§ DIRECTIONS FOR THIS TASK:
Among the entries below, find the line with "Q: How many?", then quote it and each following line up to and including the line with "A: Sequence-level.", and nothing else.

GIVEN DATA section start

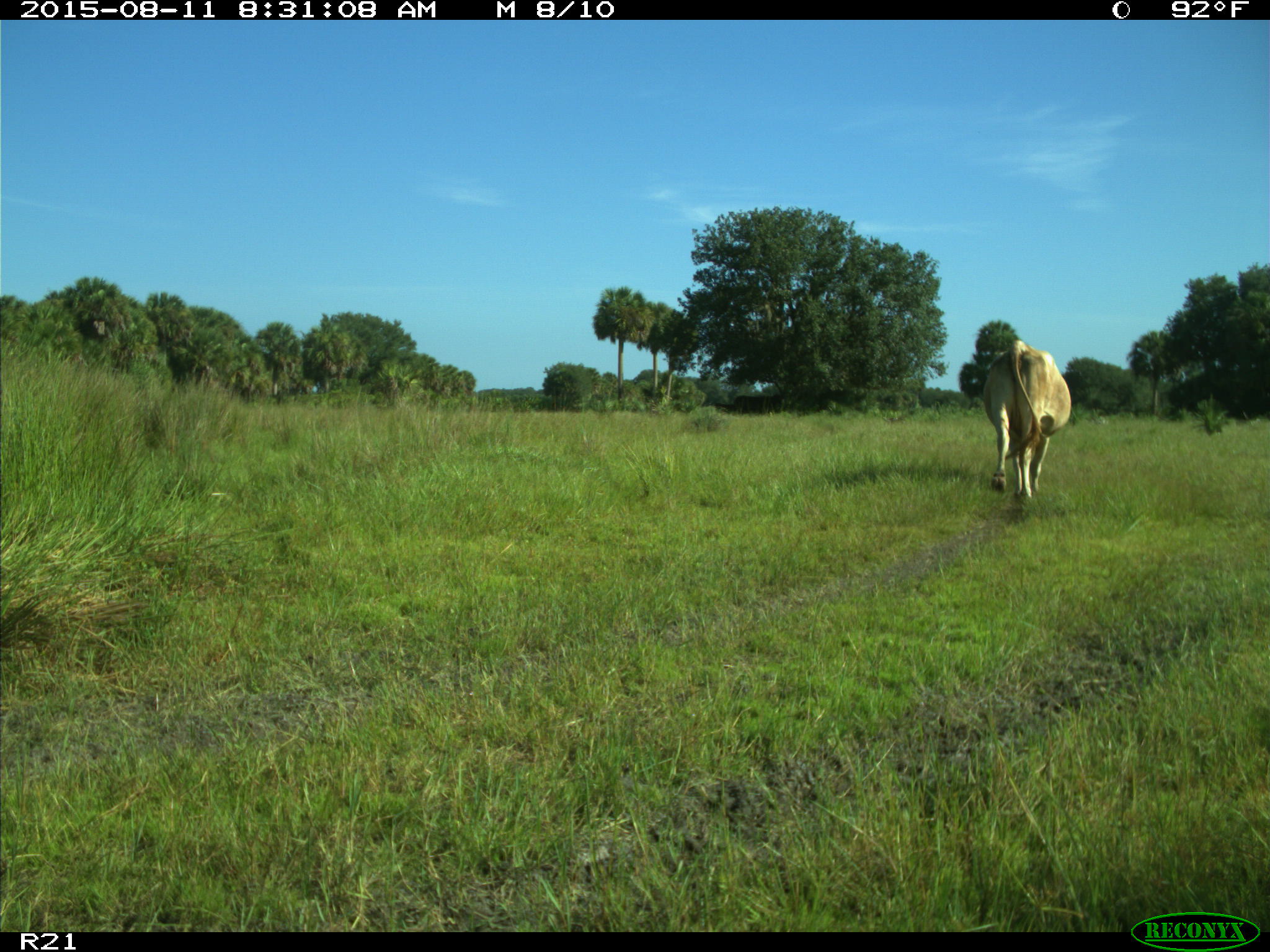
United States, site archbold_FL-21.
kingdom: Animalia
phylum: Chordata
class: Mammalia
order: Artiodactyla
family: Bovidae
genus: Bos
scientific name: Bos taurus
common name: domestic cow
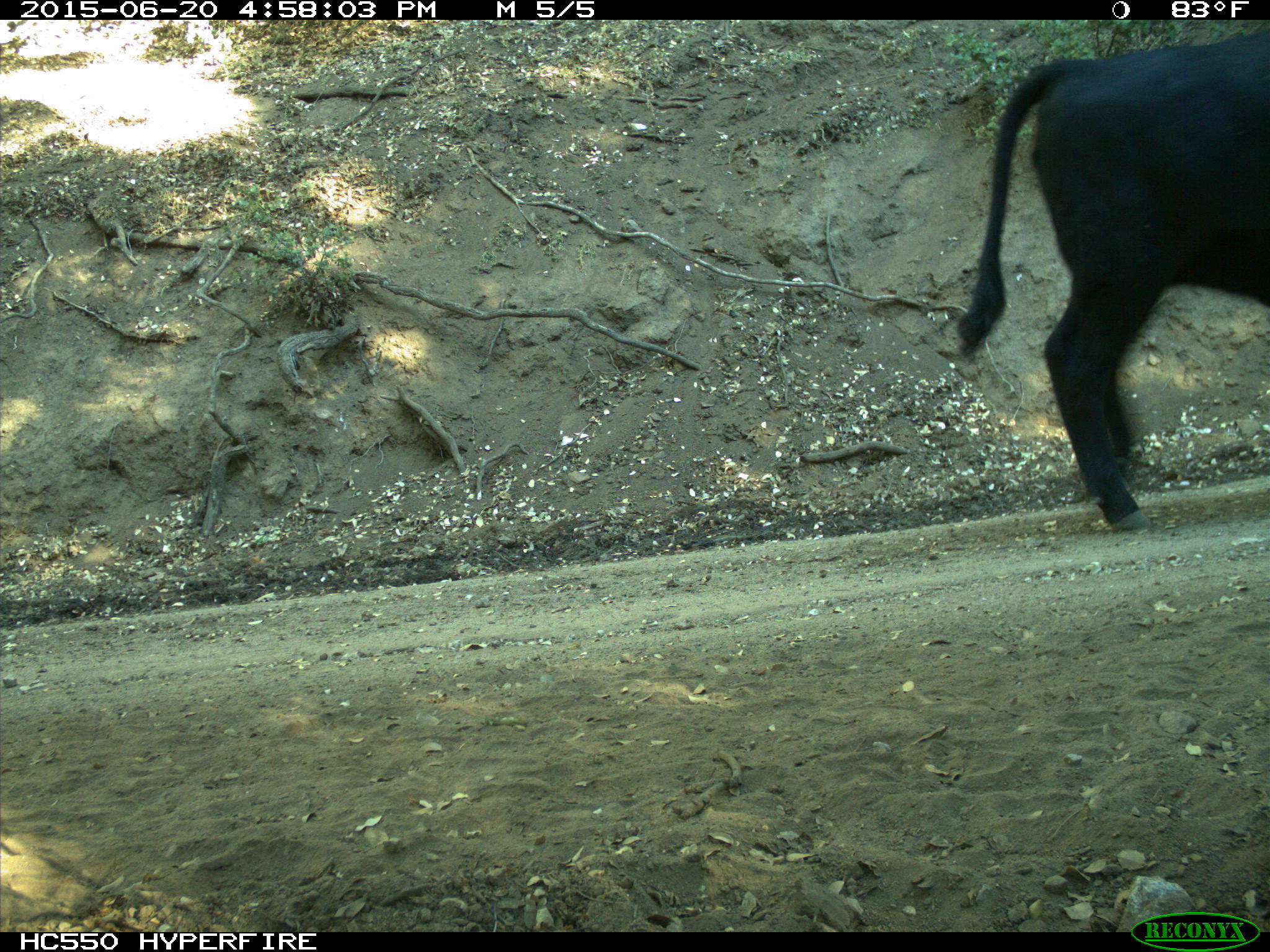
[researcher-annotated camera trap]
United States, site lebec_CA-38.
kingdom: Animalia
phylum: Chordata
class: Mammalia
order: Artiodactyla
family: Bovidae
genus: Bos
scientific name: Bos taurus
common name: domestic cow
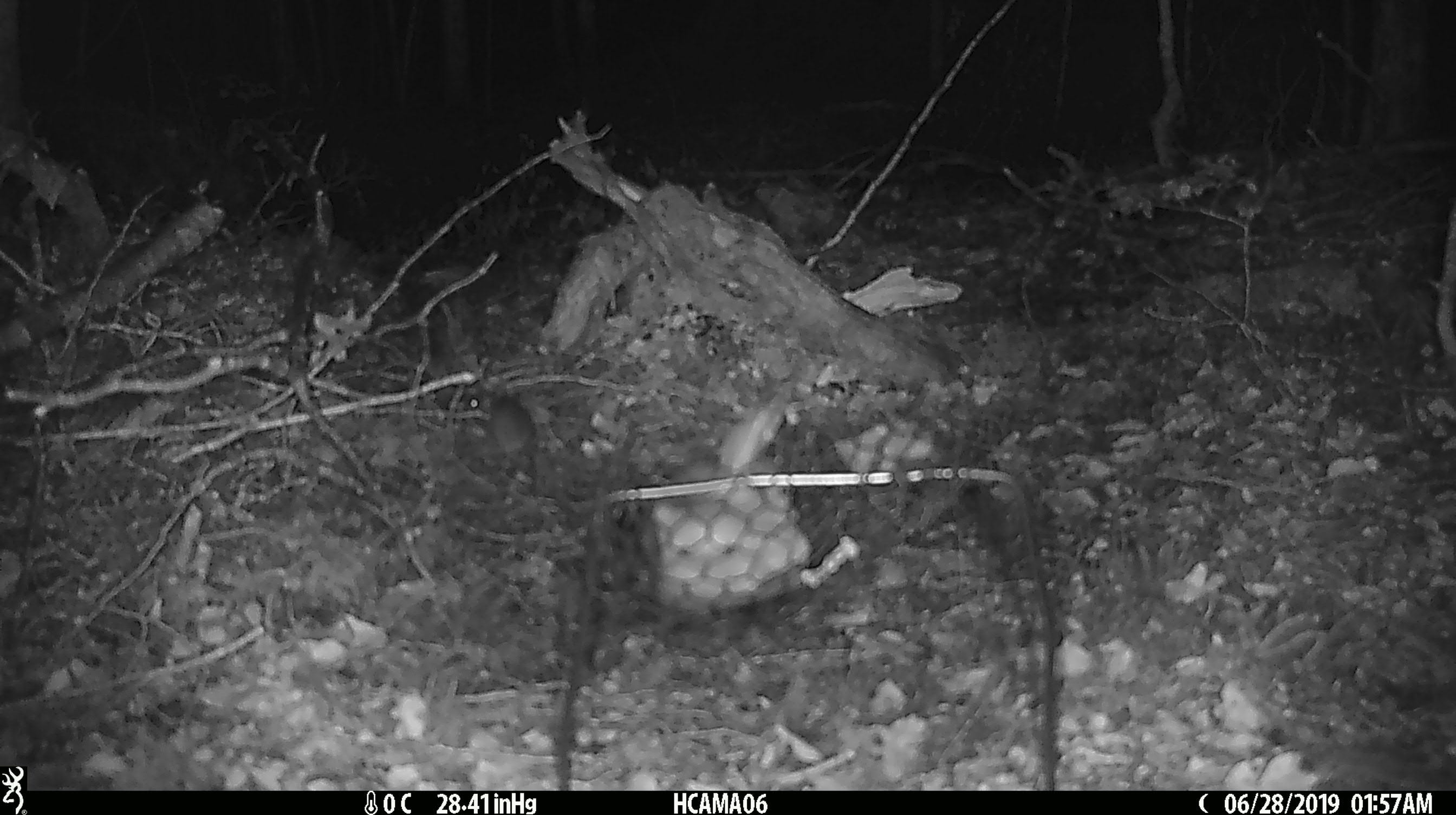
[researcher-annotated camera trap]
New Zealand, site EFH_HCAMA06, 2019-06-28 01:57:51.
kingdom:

GIVEN DATA section end
GIVEN DATA section start

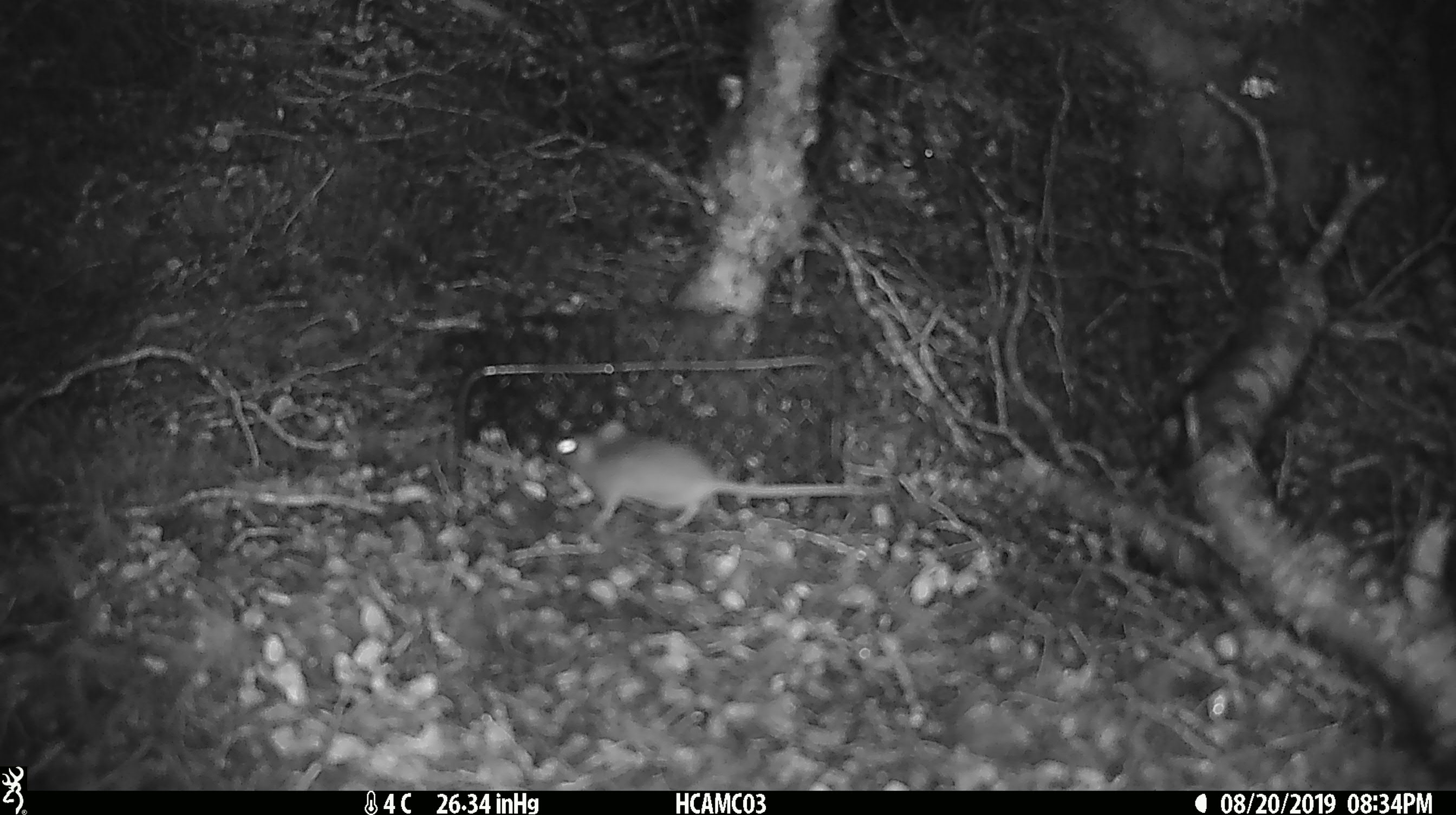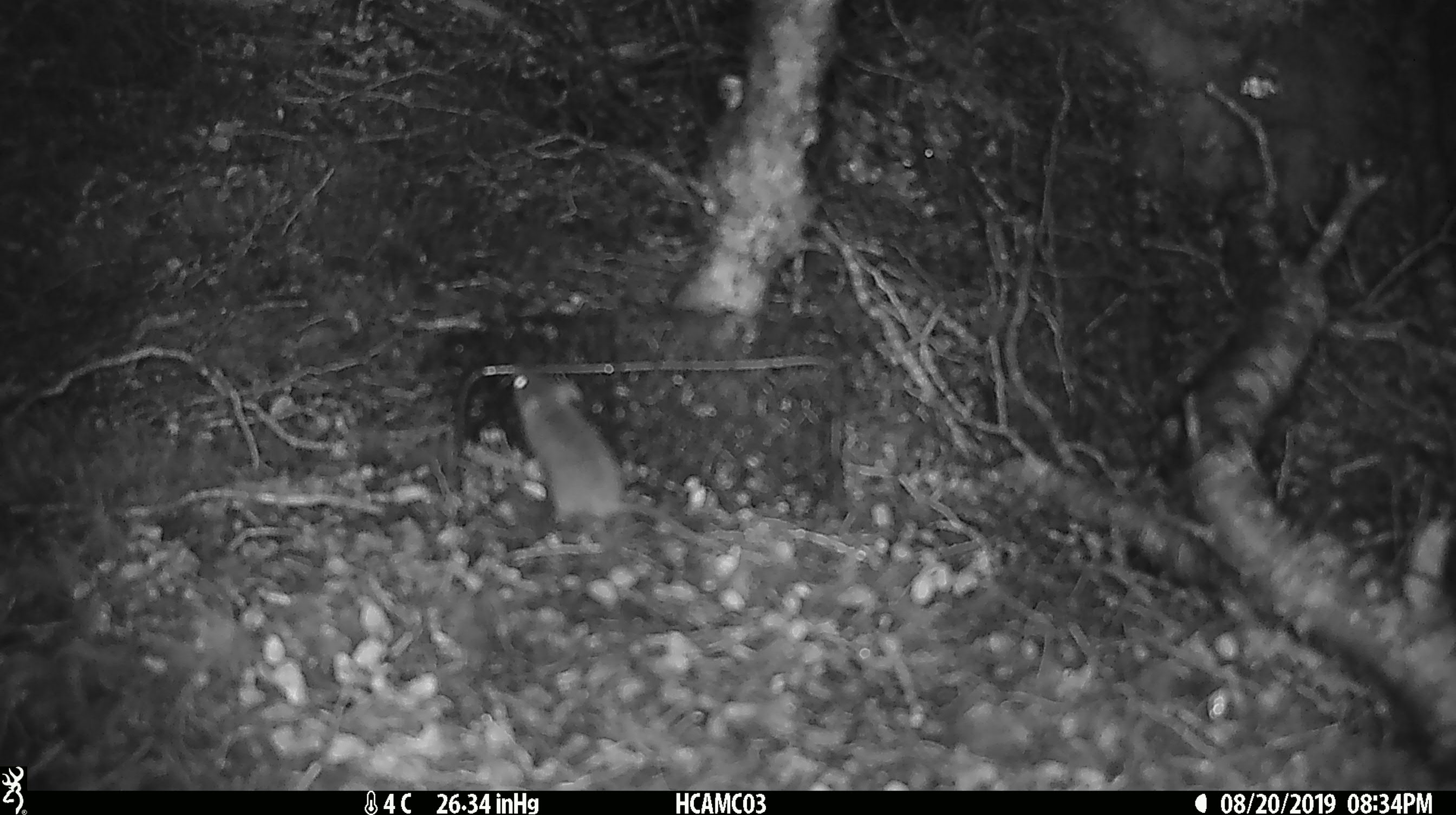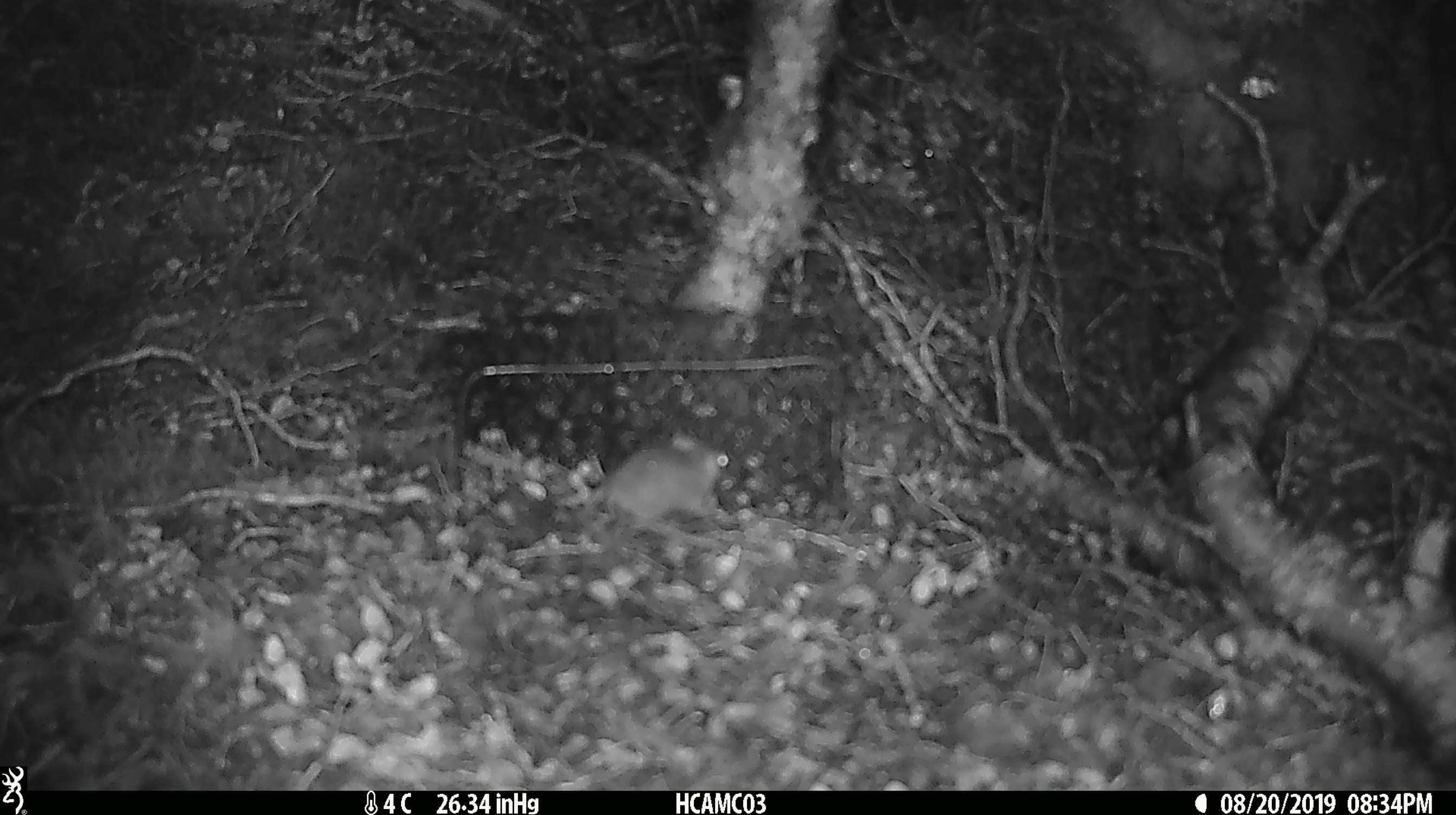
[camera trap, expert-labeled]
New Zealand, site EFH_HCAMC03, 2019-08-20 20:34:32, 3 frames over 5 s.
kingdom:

GIVEN DATA section end
GIVEN DATA section start

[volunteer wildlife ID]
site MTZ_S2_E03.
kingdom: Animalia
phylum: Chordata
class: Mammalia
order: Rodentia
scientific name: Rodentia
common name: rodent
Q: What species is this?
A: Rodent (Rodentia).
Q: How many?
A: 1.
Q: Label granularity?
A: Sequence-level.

GIVEN DATA section end

§ FINAL ANSWER:
Q: How many?
A: 1.
Q: Label granularity?
A: Sequence-level.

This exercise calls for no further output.